When setting up the new servers for gitorious.org we chose to go with Resque instead, which has been supported in Gitorious for a year or so. Resque uses the Redis key-value store as its queue. Resque works similarly to Unicorn by setting up a master worker polling for new messages from Redis and forking a child process to process each message. Once the child is done processing it exits, which means we don't leak memory.

Switching to Redis/Resque is done in a few simple steps:

Install Redis

On Ubuntu/Debian servers:

sudo apt-get install redis-server
update-rc.d redis-server defaults
sudo service start redis-server

On RHEL/CentOS-like systems:

sudo yum install redis
sudo chkconfig redis on
sudo /etc/init.d/redis start

Configure Gitorious to use Resque

This is a simple setting in gitorious.yml:

messaging_adapter: resque

Restart the app server

This depends on which server you're running. If you're using Passenger:

touch tmp/restart.txt

If you're using Unicorn

kill -USR2 /path/to/unicorn.pid

Start a worker

The bin/rake script shipping with Gitorious will run a rake task from anywhere, setting up the correct RAILS_ENV, HOME environment variables and ensuring the task is run as the user specified as gitorious_user in gitorious.yml, and Resque workers are run with Rake:

QUEUE=* /path/to/gitorious/bin/rake resque:work

To run dedicated workers for single queues, change the QUEUE environment variable, eg.

QUEUE="/queue/GitoriousPush" /path/to/gitorious/bin/rake resque:work

Since the bin/rake task can be called directly, we simply added an Upstart script with an exec stanza (no shell required) to control the Resque workers:

description "Run a Resque worker on all queues"
author "Marius Mårnes Mathiesen <marius@gitorious.com>"

start on started gitorious/unicorn
stop on runlevel [06]

env QUEUE=*
env PIDFILE=/path/to/gitorious/pids/resque-worker1.pid
exec /path/to/gitorious/bin/rake resque:work

Init scripts and process babysitting

We're still a little on the fence with regards to babysitting/monitoring processes. Our experience with ActiveMessaging has made us set up Monit, but we're not using it yet. We start all the services using some really simple Upstart scripts. This was the main motivation for shipping the bin/ scripts with Gitorious, since these set up everything themselves we don't need to spawn a shell to start them (eg. to set up environment variables, dropping privileges etc.). Spawning a shell would confuse Upstart, which relies on counting fork calls and keeping track of PID files.

In particular, the way Unicorn is used for hot deployment would lead Upstart to try to track the PID of the old master once a new master was started. Instructing Upstart to respawn Unicorn would get us into trouble when using the USR2 technique to reload Unicorn.

Monit keeps track of PID files, which would work better with Unicorn.

Git proxying

We run a stack of native git daemon processes listening on port 9400 on the servers, and have set up Gitorious' git-proxy script to proxy requests to these (this proxy will translate the incoming paths to the paths on the file system before passing them on to the native git daemons). The git-proxy process listens on 127.0.0.1:9418.

We've set up HAProxy in front of the git-proxy process, listening on the public interfaces (gitorious.org:9418, ssh.gitorious.org:443 and 2a02:c0:1014::1:9418). Running haproxy in front of these may not be strictly necessary, but we found it easier to set up the public facing addresses/ports to listen to in the HAProxy configuration; and we're a little more comfortable running HAProxy to the public as it gives us fine-grained control over server/client timeouts.
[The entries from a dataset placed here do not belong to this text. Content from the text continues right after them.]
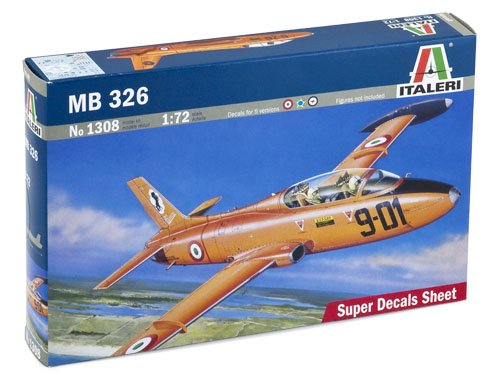 Italeri Models Aermacchi MB-326 Kit for sale  Delivered anywhere in USA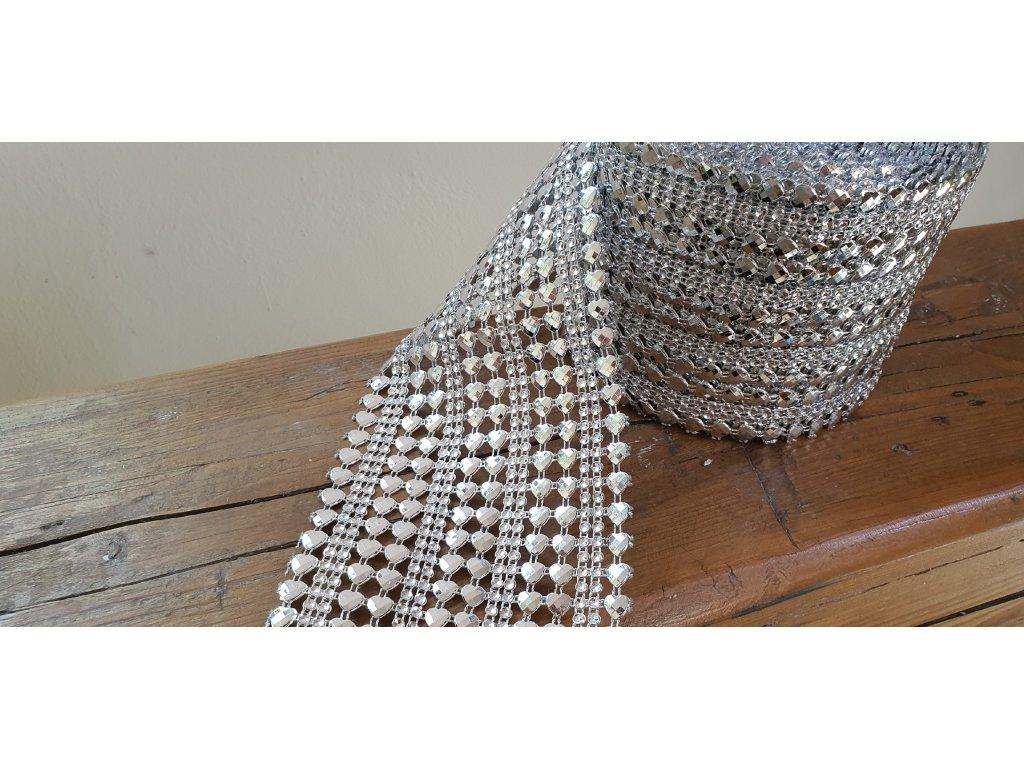 Diamantový pás 11,5cm srdce strieborný
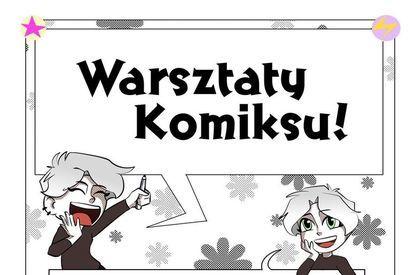 Plakat Warsztaty Komiksu w Żarowie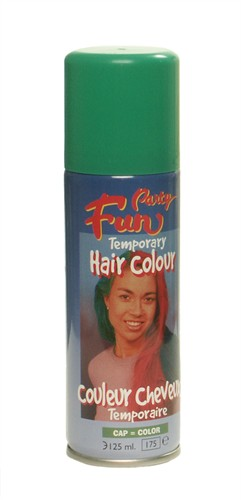 Haircolour-spray groen (125 ml)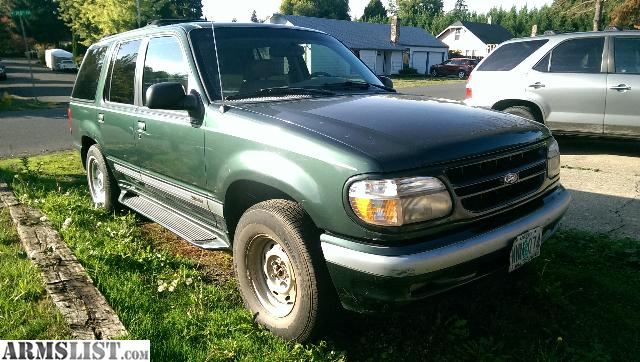 Armslist for sale trade mechanical special 1998 limited for 1997 ford explorer window problems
Again, we used Upstart to start the git:// protocol handlers, since Upstart lets us specify the dependency between them. Our git-daemons Upstart recipe is set up like this:

start on started gitorious/unicorn

which means it's started once the Unicorn process is running. The Upstart recipe for our git-proxy, which requires the git-daemons to be running, is like this.

start on started gitorious/git-daemons
stop on stopped gitorious/git-daemons

This way the native git daemons will be started as soon as the web app is ready, and the git proxy will be started once the git daemons are ready.